Resolving Chronic Wrist and Hand Pain Caused by Repetitive Stress

21 July 2021
 Categories: Health & Medical , Blog

People who work in jobs that put continuous stress on the wrist and hands can develop chronic pain over time. The same is true for men and women who frequently participate in athletic activities or home-related tasks that strain these parts of the body. It's important to seek attention from a healthcare practitioner instead of ignoring the problem since the pain can eventually become debilitating. A pain management clinic provides assistance with behavior modification and therapy for strained soft tissues.

Important Considerations

Many people dealing with chronic wrist and hand pain put off getting treatment, hoping the issue will clear up on its own. They use over-the-counter pain medication to cope. This has the unfortunate consequence of allowing the person to keep on with the problem-causing activity, gradually worsening the condition. 

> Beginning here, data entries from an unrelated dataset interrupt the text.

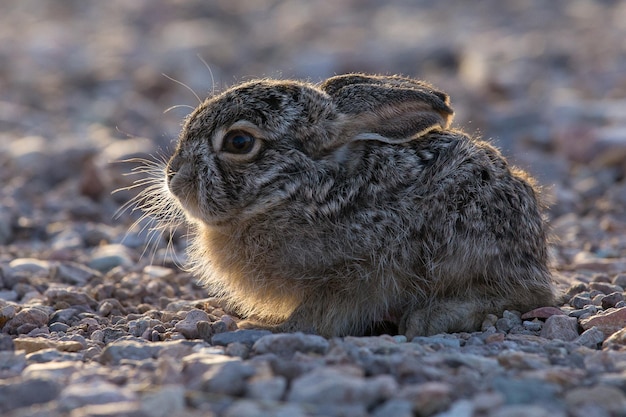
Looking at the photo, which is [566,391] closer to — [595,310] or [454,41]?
[595,310]

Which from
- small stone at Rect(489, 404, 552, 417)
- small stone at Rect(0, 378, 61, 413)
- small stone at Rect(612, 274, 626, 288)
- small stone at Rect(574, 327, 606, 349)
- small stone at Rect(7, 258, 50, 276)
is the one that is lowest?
small stone at Rect(0, 378, 61, 413)

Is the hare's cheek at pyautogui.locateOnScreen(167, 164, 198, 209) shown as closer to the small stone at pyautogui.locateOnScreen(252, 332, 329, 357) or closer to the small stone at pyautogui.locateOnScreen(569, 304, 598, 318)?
the small stone at pyautogui.locateOnScreen(252, 332, 329, 357)

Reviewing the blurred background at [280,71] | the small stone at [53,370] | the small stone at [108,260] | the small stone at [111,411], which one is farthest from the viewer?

Repetitive Stress Disorders

Chronic pain on the inside of the wrist is typically associated with carpal tunnel syndrome. Other disorders affect the fingers and the hand at the base of the thumb. The person may develop osteoarthritis in the fingers from repetitive stress. Weakness can also occur in the wrists and hands because of repetitive stress. By receiving treatment at a pain clinic, the patient might avoid the need for surgery in the future.


Physical Therapy

Physical therapy at a pain clinic can be valuable for resolving these issues. The therapist works with the patient on modifying behavior during the repetitive activity. Exercises to strengthen the wrist and hand may be advisable.

Ergonomic Equipment

Ergonomic equipment at work may be helpful. For example, someone who works at a computer all day benefits from a mouse pad and keyboard with a wrist rest. Ergonomic keyboards allow users to hold their hands in a more natural position instead of in a straight line. Practitioners at a pain management clinic can provide details on various products.

Taking a Break

The therapist may recommend taking two or more weeks off work. This allows the wrist and hand to heal. Full-time employees should be eligible for worker's compensation if the job has caused the disorder. For patients whose condition developed from other routine behavior, taking a break is important. That includes avoiding activities like golf, tennis, and raking your yard.

Bracing and Splinting

In the future, wearing a wrist brace or splint when using the arm and hand in these activities provides support to prevent inflammation and strain. Some men and women find that wearing the device while sleeping is useful. It keeps the hand in a neutral position instead of bending forward or backward. The therapist can recommend the best devices for each patient's needs.